For Jesus, His experience is different. Jesus knows the hearts of men. He knows that some are beginning to see Him as the messiah, some think that He is only a prophet because their understanding of scripture and Jesus’s early life are not yet understood by them. They do not know that Jesus was born in Bethlehem and is a descendant of David. And then even for Jesus there are those, like those for Jeremiah, were planning to kill him. 

And that is where we get this beautiful detail for Jesus, the guards who were sent by the chief priests and the Pharisees could not lay hands on him. In their hearts, something was stirring in them to recognize true justice. The guards do not have the hardness of heart that the chief priests and the Pharisees do. They hear Jesus speak and Jesus’s words open their hearts to say, “Never before has anyone spoken like this man.” 

Perhaps it is these words of the guards that gives one of the Pharisees, Nicodemus, the courage to speak up. He even invokes the law to try and reason with the others, “Does our law condemn a man before it first hears him and finds out what he is doing?” And this statement rather than bringing unity through reasoning, reveals division, scattering. “Then each went to his own house.” And given our Psalm we can ask, where is their refuge?

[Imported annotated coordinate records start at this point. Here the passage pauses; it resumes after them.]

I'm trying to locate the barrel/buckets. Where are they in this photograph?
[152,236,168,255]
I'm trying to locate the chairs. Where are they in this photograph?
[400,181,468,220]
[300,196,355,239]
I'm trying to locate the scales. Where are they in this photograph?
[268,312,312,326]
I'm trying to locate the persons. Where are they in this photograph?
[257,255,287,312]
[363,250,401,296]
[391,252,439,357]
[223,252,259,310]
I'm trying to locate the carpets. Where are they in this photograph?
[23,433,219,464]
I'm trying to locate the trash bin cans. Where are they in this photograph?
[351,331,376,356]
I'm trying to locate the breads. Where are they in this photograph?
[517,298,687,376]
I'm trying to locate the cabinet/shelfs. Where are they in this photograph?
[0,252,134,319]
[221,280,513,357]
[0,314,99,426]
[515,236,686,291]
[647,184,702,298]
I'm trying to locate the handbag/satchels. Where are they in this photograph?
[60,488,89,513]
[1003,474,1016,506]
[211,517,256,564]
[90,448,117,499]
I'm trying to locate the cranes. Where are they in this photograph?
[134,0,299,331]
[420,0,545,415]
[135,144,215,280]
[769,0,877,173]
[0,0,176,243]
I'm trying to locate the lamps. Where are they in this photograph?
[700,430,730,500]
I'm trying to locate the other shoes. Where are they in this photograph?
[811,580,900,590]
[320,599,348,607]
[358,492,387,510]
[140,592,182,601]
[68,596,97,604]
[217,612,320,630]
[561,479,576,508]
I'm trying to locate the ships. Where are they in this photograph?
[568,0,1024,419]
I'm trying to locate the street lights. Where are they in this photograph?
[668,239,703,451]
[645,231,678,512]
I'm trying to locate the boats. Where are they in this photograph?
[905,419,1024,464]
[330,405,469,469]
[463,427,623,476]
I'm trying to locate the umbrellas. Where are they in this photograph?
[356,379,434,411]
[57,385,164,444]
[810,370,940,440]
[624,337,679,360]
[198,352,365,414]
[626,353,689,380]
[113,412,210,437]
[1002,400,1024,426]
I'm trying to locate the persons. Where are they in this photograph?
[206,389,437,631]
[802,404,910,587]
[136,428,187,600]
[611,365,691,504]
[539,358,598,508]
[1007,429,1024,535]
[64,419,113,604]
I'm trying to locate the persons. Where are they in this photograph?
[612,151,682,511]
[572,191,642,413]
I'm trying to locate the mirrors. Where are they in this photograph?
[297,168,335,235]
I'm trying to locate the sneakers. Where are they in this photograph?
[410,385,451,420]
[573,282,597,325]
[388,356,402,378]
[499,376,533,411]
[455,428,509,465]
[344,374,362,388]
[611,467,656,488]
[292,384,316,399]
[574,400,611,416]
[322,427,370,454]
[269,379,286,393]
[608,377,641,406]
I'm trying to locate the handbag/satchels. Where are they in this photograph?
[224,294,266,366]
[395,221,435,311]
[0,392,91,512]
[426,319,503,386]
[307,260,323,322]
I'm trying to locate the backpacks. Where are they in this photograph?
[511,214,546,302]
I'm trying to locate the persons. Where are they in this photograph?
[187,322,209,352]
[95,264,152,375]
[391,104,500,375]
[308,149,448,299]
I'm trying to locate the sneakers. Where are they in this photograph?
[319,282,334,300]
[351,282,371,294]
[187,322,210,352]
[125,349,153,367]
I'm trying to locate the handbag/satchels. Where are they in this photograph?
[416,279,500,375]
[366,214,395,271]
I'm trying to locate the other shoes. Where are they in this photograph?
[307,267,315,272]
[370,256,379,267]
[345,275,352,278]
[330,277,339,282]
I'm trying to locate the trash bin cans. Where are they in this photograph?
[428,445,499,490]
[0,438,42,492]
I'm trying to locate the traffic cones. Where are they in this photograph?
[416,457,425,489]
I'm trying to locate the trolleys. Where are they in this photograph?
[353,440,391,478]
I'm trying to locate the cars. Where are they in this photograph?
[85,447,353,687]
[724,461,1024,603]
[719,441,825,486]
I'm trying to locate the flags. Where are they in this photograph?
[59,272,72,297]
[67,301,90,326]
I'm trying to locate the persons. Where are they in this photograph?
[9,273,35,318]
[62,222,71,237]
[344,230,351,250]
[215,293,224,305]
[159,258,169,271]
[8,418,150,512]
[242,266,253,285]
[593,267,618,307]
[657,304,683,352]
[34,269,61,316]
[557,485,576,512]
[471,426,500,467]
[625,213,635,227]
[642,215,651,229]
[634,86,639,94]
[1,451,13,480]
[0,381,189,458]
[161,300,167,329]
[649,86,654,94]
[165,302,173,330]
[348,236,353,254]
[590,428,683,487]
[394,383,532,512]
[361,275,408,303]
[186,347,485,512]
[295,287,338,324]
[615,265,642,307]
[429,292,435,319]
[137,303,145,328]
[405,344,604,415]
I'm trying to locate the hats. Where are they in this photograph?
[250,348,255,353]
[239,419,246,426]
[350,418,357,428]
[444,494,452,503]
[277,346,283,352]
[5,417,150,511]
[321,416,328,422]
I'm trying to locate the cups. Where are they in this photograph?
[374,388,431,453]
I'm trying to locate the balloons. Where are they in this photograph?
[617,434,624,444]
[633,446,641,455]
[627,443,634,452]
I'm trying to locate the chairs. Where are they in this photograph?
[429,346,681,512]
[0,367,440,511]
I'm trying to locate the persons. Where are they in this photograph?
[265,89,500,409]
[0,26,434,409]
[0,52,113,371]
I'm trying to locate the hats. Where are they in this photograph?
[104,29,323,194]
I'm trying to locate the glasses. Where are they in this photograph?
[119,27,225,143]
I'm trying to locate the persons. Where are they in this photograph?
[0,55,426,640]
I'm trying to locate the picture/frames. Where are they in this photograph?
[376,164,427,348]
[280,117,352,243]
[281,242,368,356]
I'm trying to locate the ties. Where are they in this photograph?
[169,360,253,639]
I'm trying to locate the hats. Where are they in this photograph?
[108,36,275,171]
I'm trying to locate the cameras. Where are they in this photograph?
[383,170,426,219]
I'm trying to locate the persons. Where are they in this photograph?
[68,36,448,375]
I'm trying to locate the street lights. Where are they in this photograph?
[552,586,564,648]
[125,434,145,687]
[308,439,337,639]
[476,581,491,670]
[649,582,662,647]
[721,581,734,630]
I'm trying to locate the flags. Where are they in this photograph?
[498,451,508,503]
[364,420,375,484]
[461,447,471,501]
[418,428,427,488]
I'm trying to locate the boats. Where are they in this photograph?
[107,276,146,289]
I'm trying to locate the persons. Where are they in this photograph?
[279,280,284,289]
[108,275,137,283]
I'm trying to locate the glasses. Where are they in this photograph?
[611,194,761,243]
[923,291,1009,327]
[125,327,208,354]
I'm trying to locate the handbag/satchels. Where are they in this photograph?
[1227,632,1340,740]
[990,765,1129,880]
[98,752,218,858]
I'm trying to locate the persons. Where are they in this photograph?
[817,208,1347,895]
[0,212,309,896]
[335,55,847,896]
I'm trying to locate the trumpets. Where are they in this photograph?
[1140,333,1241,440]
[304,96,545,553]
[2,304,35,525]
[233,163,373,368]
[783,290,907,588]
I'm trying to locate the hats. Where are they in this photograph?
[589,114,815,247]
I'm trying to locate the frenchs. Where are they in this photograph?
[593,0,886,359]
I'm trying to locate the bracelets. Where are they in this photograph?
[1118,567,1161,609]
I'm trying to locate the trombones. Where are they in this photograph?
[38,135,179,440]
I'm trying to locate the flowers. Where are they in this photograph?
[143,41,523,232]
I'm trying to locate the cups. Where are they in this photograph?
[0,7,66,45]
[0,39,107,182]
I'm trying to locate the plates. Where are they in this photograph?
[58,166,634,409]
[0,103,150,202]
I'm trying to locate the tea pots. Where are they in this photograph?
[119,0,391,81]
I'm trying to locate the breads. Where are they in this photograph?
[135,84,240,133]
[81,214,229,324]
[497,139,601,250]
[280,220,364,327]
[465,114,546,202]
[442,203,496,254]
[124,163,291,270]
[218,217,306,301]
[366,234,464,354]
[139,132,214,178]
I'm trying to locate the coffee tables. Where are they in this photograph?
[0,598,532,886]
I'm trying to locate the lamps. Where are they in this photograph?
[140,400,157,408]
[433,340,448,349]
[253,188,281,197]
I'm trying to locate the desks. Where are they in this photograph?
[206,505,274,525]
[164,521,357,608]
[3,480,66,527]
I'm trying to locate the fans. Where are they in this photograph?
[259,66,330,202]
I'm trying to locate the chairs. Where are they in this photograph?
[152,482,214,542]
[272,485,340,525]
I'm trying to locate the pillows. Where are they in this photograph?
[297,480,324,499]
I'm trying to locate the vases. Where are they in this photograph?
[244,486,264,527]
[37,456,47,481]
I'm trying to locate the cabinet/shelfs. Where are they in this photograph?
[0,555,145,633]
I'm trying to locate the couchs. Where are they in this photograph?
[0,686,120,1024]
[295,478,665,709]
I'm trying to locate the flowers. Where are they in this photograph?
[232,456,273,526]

Who are they looking to for strength? 

For us on our Lenten journey, we can ask ourselves, ‘Are we hearing God speak?’ Are we hearing God if things are going well for us? Are we hearing God in our struggle? When we pray, when we fast, when we give alms, and when we read scripture, do we see that God is with us to strengthen us? When we hear Jesus speaking to us in prayer are we like the guards who say, ‘Never before has anyone spoken like this man,’ or are we like the chief priests and Pharisees, who in their pride think that they have it all figured out? Where is your refuge? 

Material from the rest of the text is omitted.